1a. Sort out the business first. Make sure that managers understand what they are doing and have a clear idea of management objectives.
2. Changing a business to suit the software is usually a good way to destroy a business. And it reduces the possibility of being competitive through smarter business practices.
3. Failing to plan is planning to fail. An implementation plan must outline all goals, ascertain the necessary resources for implementation and schedule them according to reasonable availability. Reasonable availability doesn't mean 196 hours a week for project staff members in the final weeks. If project staff members are spending more than 36 hours a week on the project, then they are very likely losing perspective.

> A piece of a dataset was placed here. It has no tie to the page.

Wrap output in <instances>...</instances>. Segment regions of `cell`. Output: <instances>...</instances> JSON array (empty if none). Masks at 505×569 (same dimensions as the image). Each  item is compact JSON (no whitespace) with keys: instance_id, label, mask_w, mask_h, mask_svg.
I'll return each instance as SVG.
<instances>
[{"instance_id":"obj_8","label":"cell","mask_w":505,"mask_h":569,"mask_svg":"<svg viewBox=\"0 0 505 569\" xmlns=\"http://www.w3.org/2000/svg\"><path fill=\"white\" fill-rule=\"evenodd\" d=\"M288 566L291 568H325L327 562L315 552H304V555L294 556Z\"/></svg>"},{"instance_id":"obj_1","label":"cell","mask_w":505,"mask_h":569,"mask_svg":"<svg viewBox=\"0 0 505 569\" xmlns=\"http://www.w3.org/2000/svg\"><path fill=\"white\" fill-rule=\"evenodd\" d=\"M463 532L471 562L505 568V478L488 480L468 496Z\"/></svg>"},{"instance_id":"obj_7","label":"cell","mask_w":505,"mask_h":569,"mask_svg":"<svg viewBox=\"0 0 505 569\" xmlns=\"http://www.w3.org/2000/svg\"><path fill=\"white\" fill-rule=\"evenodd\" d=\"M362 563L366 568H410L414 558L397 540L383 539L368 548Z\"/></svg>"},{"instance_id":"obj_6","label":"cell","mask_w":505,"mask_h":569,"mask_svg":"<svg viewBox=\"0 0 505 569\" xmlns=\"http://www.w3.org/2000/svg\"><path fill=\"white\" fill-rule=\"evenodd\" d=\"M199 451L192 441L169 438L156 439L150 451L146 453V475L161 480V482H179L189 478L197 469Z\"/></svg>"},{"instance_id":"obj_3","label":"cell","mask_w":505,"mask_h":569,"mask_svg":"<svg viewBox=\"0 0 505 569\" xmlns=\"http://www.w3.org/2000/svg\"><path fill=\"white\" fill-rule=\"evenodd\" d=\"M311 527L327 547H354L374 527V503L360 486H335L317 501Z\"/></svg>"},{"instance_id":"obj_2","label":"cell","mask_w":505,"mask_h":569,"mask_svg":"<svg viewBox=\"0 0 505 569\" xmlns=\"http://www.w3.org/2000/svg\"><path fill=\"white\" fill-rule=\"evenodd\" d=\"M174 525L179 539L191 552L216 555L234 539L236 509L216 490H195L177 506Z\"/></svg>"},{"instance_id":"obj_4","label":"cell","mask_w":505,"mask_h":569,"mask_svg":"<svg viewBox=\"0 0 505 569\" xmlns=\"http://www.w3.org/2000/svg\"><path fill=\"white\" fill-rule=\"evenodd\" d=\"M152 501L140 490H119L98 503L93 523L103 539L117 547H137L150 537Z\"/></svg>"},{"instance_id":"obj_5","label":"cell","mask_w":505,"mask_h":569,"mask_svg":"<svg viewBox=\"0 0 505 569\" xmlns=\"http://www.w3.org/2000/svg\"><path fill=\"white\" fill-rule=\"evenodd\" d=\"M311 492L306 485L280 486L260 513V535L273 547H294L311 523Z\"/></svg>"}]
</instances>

4. Plans must provide for contingencies and effective paths of communications so that show-stopping problems are addressed quickly. The risk assessment associated with various options at different project stages must allow for cancelling the project when unforeseen problems become too costly to solve.
5. Abandon the project if a deadline is set before the comprehensive plan has been made. Going ahead with the project will not fill requirements, blow out costs and miss the deadline.
These points are all bleeding obvious and as a consequence, ignored.